Rewrite the lines below with every occurrence of "tree shadow on road" changed to "shadow of a tree on the road", keeping everything else the same.

· · ·

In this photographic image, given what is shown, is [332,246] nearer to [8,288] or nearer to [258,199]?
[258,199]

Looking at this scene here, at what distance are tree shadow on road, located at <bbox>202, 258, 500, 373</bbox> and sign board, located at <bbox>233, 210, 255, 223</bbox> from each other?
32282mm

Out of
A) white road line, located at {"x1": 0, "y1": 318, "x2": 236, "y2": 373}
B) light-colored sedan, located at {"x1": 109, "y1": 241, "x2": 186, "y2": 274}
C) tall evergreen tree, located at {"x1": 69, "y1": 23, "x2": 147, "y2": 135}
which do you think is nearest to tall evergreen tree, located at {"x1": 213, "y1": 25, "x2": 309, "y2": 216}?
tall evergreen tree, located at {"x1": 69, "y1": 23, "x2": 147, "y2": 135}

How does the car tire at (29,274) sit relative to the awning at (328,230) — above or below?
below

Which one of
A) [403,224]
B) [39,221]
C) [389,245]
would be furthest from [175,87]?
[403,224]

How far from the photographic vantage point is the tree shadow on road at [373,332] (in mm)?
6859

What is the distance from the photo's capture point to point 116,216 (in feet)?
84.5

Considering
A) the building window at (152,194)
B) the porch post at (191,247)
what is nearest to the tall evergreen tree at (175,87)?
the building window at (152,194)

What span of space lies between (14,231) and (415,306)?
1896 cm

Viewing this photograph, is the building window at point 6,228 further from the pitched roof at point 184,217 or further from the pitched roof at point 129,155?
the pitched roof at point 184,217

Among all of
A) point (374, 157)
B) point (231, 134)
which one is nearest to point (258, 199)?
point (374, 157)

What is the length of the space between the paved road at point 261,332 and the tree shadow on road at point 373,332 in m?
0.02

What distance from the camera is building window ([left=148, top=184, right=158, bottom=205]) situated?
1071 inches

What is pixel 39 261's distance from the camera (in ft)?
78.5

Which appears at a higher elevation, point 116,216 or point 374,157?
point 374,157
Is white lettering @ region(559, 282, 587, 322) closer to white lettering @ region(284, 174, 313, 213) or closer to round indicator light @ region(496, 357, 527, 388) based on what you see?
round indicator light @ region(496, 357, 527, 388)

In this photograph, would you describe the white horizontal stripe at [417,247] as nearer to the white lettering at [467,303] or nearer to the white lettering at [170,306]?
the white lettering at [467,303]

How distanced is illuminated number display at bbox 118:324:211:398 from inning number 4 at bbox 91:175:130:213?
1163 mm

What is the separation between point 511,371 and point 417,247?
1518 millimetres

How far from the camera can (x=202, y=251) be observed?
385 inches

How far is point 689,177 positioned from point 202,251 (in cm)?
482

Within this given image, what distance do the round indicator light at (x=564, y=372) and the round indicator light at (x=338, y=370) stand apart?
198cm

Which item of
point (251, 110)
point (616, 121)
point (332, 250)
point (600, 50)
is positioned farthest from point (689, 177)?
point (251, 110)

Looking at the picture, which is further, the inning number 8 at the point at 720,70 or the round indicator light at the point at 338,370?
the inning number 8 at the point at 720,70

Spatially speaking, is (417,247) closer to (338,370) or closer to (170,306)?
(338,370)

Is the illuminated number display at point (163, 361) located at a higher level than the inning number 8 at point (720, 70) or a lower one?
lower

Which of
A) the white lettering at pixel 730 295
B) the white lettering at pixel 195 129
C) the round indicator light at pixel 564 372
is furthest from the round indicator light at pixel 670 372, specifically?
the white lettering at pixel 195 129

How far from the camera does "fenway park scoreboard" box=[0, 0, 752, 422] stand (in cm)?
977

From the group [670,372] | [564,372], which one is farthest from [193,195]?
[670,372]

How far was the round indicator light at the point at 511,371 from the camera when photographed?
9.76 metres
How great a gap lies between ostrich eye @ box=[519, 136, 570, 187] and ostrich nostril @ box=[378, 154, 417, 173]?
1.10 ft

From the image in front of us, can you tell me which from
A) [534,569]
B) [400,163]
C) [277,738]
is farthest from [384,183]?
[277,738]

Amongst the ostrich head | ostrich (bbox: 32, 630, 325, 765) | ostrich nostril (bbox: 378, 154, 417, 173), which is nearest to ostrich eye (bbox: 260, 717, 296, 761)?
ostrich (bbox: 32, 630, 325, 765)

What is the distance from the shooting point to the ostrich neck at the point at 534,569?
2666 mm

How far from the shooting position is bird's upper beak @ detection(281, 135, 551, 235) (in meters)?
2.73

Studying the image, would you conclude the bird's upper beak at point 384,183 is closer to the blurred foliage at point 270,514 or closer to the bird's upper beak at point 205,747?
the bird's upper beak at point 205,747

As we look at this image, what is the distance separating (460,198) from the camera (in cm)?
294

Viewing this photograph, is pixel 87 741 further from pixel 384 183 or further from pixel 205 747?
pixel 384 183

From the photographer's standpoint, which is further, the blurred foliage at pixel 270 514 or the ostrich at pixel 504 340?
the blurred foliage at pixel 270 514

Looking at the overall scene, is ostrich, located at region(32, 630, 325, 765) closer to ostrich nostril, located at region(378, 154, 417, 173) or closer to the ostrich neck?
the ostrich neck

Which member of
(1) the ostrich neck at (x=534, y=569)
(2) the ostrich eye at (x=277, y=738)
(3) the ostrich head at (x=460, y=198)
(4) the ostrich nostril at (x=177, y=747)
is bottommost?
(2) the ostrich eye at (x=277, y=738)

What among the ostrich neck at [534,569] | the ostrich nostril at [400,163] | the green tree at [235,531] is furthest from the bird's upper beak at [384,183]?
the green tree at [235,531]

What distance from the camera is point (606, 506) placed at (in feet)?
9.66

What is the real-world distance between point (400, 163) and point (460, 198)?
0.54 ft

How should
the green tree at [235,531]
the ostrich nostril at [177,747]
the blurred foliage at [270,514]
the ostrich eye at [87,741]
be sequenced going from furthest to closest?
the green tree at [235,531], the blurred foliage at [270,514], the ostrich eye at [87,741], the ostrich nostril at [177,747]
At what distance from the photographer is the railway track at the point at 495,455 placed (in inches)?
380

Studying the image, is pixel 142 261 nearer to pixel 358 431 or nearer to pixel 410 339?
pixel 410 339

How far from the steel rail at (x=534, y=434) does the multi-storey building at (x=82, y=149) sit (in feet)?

· · ·

OUTPUT FOR THIS EXERCISE:
In this photographic image, given what is shown, is [332,246] nearer to [8,288] or nearer to [258,199]?
[258,199]

Looking at this scene here, at what distance are shadow of a tree on the road, located at <bbox>202, 258, 500, 373</bbox> and sign board, located at <bbox>233, 210, 255, 223</bbox> from each other?
32282mm

Out of
A) white road line, located at {"x1": 0, "y1": 318, "x2": 236, "y2": 373}
B) light-colored sedan, located at {"x1": 109, "y1": 241, "x2": 186, "y2": 274}
C) tall evergreen tree, located at {"x1": 69, "y1": 23, "x2": 147, "y2": 135}
which do you think is nearest to tall evergreen tree, located at {"x1": 213, "y1": 25, "x2": 309, "y2": 216}?
tall evergreen tree, located at {"x1": 69, "y1": 23, "x2": 147, "y2": 135}

How does the car tire at (29,274) sit relative to the awning at (328,230) — above or below?
below

Which one of
A) [403,224]
B) [39,221]
C) [389,245]
would be furthest from [175,87]?
[403,224]

How far from the photographic vantage point is the shadow of a tree on the road at [373,332] (in mm)?
6859

What is the distance from the photo's capture point to point 116,216 (in feet)?
84.5

Considering
A) the building window at (152,194)
B) the porch post at (191,247)
what is nearest to the tall evergreen tree at (175,87)?
the building window at (152,194)

What span of space lies between (14,231) and (415,306)?
1896 cm

Viewing this photograph, is the building window at point 6,228 further from the pitched roof at point 184,217 or further from the pitched roof at point 129,155?
the pitched roof at point 184,217

Among all of
A) point (374, 157)
B) point (231, 134)
which one is nearest to point (258, 199)?
point (374, 157)

What is the length of the space between the paved road at point 261,332 and the shadow of a tree on the road at point 373,332 in m?
0.02

What distance from the camera is building window ([left=148, top=184, right=158, bottom=205]) situated?
1071 inches

What is pixel 39 261's distance from the camera (in ft)?
78.5

Which appears at a higher elevation, point 116,216 or point 374,157?
point 374,157
Is white lettering @ region(559, 282, 587, 322) closer to white lettering @ region(284, 174, 313, 213) or closer to round indicator light @ region(496, 357, 527, 388) based on what you see?
round indicator light @ region(496, 357, 527, 388)

In this photograph, would you describe the white horizontal stripe at [417,247] as nearer to the white lettering at [467,303] or nearer to the white lettering at [170,306]?
the white lettering at [467,303]

How distanced is illuminated number display at bbox 118:324:211:398 from inning number 4 at bbox 91:175:130:213?
1163 mm

What is the separation between point 511,371 and point 417,247?
1518 millimetres

How far from the camera can (x=202, y=251) be observed?
385 inches

How far is point 689,177 positioned from point 202,251 (in cm)?
482

Within this given image, what distance do the round indicator light at (x=564, y=372) and the round indicator light at (x=338, y=370) stand apart?
198cm

Which item of
point (251, 110)
point (616, 121)
point (332, 250)
point (600, 50)
is positioned farthest from point (689, 177)?
point (251, 110)

Looking at the picture, which is further, the inning number 8 at the point at 720,70 or the round indicator light at the point at 338,370?
the inning number 8 at the point at 720,70

Spatially speaking, is (417,247) closer to (338,370) or closer to (170,306)?
(338,370)

Is the illuminated number display at point (163, 361) located at a higher level than the inning number 8 at point (720, 70) or a lower one?
lower

Which of
A) the white lettering at pixel 730 295
B) the white lettering at pixel 195 129
C) the round indicator light at pixel 564 372
is furthest from the round indicator light at pixel 670 372, specifically?
the white lettering at pixel 195 129

How far from the camera does "fenway park scoreboard" box=[0, 0, 752, 422] stand (in cm)?
977

From the group [670,372] | [564,372], which one is farthest from [193,195]?
[670,372]

How far was the round indicator light at the point at 511,371 from the camera when photographed?
9.76 metres
How great a gap lies between ostrich eye @ box=[519, 136, 570, 187] and ostrich nostril @ box=[378, 154, 417, 173]?
1.10 ft

From the image in front of us, can you tell me which from
A) [534,569]
B) [400,163]
C) [277,738]
is farthest from [384,183]?
[277,738]

Amongst the ostrich head | ostrich (bbox: 32, 630, 325, 765) | ostrich nostril (bbox: 378, 154, 417, 173), which is nearest to ostrich eye (bbox: 260, 717, 296, 761)?
ostrich (bbox: 32, 630, 325, 765)

What is the distance from the shooting point to the ostrich neck at the point at 534,569?
2666 mm

How far from the shooting position is bird's upper beak @ detection(281, 135, 551, 235) (in meters)?
2.73

Studying the image, would you conclude the bird's upper beak at point 384,183 is closer to the blurred foliage at point 270,514 or closer to the bird's upper beak at point 205,747?
the bird's upper beak at point 205,747

As we look at this image, what is the distance separating (460,198) from the camera (in cm)?
294

Viewing this photograph, is pixel 87 741 further from pixel 384 183 or further from pixel 205 747?
pixel 384 183

From the photographer's standpoint, which is further, the blurred foliage at pixel 270 514 or the ostrich at pixel 504 340?
the blurred foliage at pixel 270 514

Looking at the overall scene, is ostrich, located at region(32, 630, 325, 765) closer to ostrich nostril, located at region(378, 154, 417, 173) or closer to the ostrich neck?
the ostrich neck

Which member of
(1) the ostrich neck at (x=534, y=569)
(2) the ostrich eye at (x=277, y=738)
(3) the ostrich head at (x=460, y=198)
(4) the ostrich nostril at (x=177, y=747)
is bottommost?
(2) the ostrich eye at (x=277, y=738)

What among the ostrich neck at [534,569] | the ostrich nostril at [400,163] | the green tree at [235,531] is furthest from the bird's upper beak at [384,183]?
the green tree at [235,531]

What distance from the camera is point (606, 506) placed at (in feet)?
9.66

What is the real-world distance between point (400, 163) and point (460, 198)?
0.54 ft

How should
the green tree at [235,531]
the ostrich nostril at [177,747]
the blurred foliage at [270,514]
the ostrich eye at [87,741]
be sequenced going from furthest to closest?
the green tree at [235,531], the blurred foliage at [270,514], the ostrich eye at [87,741], the ostrich nostril at [177,747]
At what distance from the photographer is the railway track at the point at 495,455 placed (in inches)?
380

Studying the image, is pixel 142 261 nearer to pixel 358 431 or nearer to pixel 410 339?
pixel 410 339

How far from the steel rail at (x=534, y=434) does the multi-storey building at (x=82, y=149) sit (in feet)?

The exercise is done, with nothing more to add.